DATASET EXTRACT.

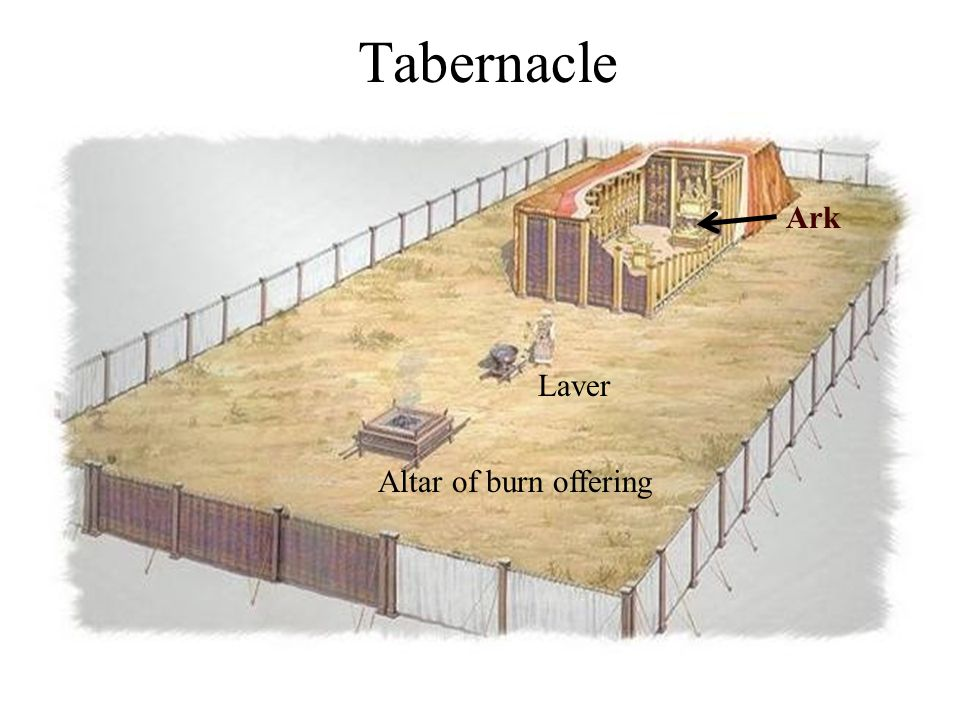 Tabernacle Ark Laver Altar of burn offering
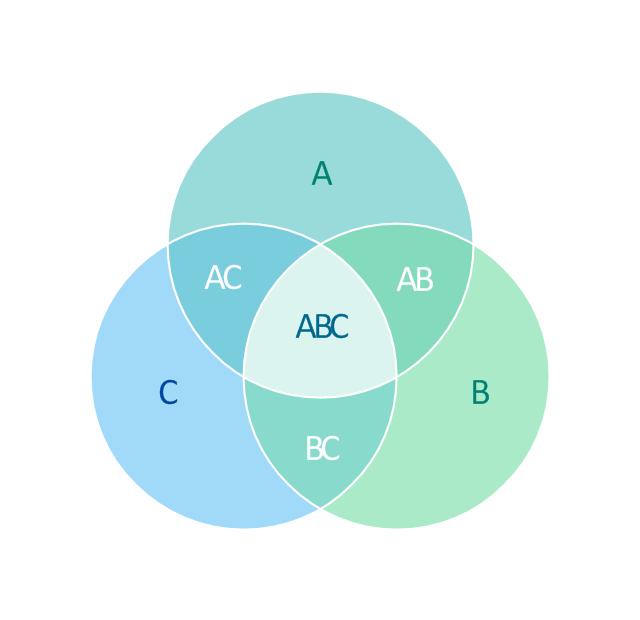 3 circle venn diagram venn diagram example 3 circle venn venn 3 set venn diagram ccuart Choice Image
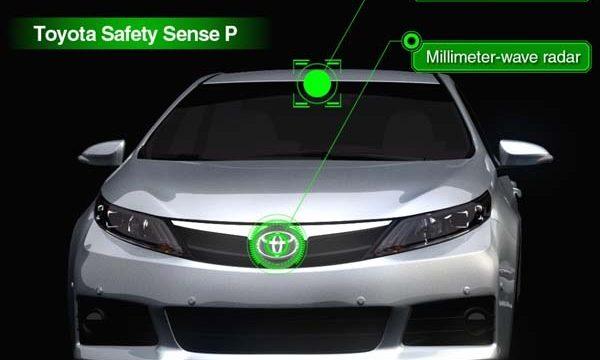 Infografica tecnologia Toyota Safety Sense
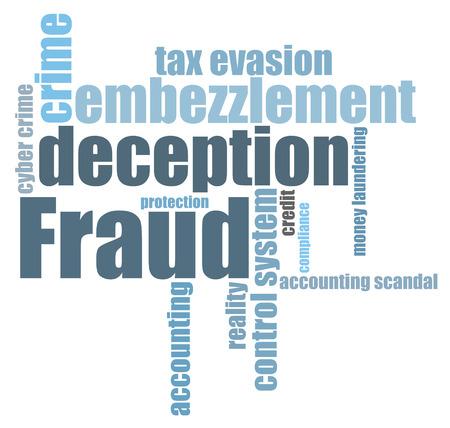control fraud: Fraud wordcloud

...

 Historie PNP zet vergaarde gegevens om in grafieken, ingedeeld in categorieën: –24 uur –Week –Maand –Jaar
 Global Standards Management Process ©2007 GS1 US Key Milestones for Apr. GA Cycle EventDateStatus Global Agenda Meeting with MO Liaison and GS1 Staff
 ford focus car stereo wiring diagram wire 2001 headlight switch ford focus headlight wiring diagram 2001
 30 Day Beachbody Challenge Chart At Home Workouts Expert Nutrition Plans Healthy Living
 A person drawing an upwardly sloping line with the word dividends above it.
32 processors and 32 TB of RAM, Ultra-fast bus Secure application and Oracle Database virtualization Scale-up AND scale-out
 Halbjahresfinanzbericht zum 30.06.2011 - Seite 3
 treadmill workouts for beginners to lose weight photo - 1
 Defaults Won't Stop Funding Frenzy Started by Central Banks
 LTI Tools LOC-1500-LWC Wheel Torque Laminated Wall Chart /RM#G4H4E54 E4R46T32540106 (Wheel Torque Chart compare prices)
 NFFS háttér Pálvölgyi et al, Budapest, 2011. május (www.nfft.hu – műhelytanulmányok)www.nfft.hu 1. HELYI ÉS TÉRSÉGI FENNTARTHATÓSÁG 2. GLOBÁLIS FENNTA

WHAT THIS TASK INVOLVES.
Show every line from the entries above in which "with" appears.

OUTPUT BELOW.
 Global Standards Management Process ©2007 GS1 US Key Milestones for Apr. GA Cycle EventDateStatus Global Agenda Meeting with MO Liaison and GS1 Staff
 A person drawing an upwardly sloping line with the word dividends above it.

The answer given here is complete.